Work required:
Each of the entries should be output exactly, with nothing left out.

Listed entries:

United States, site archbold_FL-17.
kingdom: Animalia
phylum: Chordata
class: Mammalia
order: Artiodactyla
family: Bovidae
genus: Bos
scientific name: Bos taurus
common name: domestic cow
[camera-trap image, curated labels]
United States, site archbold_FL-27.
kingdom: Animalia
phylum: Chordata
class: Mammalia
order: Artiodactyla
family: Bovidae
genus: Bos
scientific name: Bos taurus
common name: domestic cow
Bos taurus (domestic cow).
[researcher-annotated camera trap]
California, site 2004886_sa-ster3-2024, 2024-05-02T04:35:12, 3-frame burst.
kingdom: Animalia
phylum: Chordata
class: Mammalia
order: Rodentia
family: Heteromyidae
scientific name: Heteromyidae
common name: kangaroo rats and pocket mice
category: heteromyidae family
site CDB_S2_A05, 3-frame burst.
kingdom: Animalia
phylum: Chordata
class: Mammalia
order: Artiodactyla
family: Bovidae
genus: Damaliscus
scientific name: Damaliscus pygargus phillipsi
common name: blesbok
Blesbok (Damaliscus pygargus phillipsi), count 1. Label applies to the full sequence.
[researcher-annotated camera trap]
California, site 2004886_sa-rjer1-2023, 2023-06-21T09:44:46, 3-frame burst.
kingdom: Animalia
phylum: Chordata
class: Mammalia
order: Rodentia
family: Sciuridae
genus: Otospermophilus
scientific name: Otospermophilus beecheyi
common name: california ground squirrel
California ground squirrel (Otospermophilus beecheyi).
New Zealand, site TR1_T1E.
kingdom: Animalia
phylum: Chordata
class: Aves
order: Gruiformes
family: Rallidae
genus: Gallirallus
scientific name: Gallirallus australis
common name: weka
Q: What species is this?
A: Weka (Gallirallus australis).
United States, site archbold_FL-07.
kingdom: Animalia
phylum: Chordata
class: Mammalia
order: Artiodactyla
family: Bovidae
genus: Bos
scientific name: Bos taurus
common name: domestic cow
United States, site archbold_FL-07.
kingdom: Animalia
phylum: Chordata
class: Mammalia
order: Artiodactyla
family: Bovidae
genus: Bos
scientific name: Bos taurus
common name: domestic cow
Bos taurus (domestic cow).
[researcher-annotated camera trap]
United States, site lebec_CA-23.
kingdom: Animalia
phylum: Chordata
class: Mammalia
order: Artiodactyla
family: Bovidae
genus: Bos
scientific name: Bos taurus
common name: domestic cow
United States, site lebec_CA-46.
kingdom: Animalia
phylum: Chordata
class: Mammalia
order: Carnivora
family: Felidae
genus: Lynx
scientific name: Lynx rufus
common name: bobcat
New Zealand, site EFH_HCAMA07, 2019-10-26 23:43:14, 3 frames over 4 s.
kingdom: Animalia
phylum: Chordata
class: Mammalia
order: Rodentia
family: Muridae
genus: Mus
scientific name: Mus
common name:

Your solution:
United States, site archbold_FL-17.
kingdom: Animalia
phylum: Chordata
class: Mammalia
order: Artiodactyla
family: Bovidae
genus: Bos
scientific name: Bos taurus
common name: domestic cow
[camera-trap image, curated labels]
United States, site archbold_FL-27.
kingdom: Animalia
phylum: Chordata
class: Mammalia
order: Artiodactyla
family: Bovidae
genus: Bos
scientific name: Bos taurus
common name: domestic cow
Bos taurus (domestic cow).
[researcher-annotated camera trap]
California, site 2004886_sa-ster3-2024, 2024-05-02T04:35:12, 3-frame burst.
kingdom: Animalia
phylum: Chordata
class: Mammalia
order: Rodentia
family: Heteromyidae
scientific name: Heteromyidae
common name: kangaroo rats and pocket mice
category: heteromyidae family
site CDB_S2_A05, 3-frame burst.
kingdom: Animalia
phylum: Chordata
class: Mammalia
order: Artiodactyla
family: Bovidae
genus: Damaliscus
scientific name: Damaliscus pygargus phillipsi
common name: blesbok
Blesbok (Damaliscus pygargus phillipsi), count 1. Label applies to the full sequence.
[researcher-annotated camera trap]
California, site 2004886_sa-rjer1-2023, 2023-06-21T09:44:46, 3-frame burst.
kingdom: Animalia
phylum: Chordata
class: Mammalia
order: Rodentia
family: Sciuridae
genus: Otospermophilus
scientific name: Otospermophilus beecheyi
common name: california ground squirrel
California ground squirrel (Otospermophilus beecheyi).
New Zealand, site TR1_T1E.
kingdom: Animalia
phylum: Chordata
class: Aves
order: Gruiformes
family: Rallidae
genus: Gallirallus
scientific name: Gallirallus australis
common name: weka
Q: What species is this?
A: Weka (Gallirallus australis).
United States, site archbold_FL-07.
kingdom: Animalia
phylum: Chordata
class: Mammalia
order: Artiodactyla
family: Bovidae
genus: Bos
scientific name: Bos taurus
common name: domestic cow
United States, site archbold_FL-07.
kingdom: Animalia
phylum: Chordata
class: Mammalia
order: Artiodactyla
family: Bovidae
genus: Bos
scientific name: Bos taurus
common name: domestic cow
Bos taurus (domestic cow).
[researcher-annotated camera trap]
United States, site lebec_CA-23.
kingdom: Animalia
phylum: Chordata
class: Mammalia
order: Artiodactyla
family: Bovidae
genus: Bos
scientific name: Bos taurus
common name: domestic cow
United States, site lebec_CA-46.
kingdom: Animalia
phylum: Chordata
class: Mammalia
order: Carnivora
family: Felidae
genus: Lynx
scientific name: Lynx rufus
common name: bobcat
New Zealand, site EFH_HCAMA07, 2019-10-26 23:43:14, 3 frames over 4 s.
kingdom: Animalia
phylum: Chordata
class: Mammalia
order: Rodentia
family: Muridae
genus: Mus
scientific name: Mus
common name:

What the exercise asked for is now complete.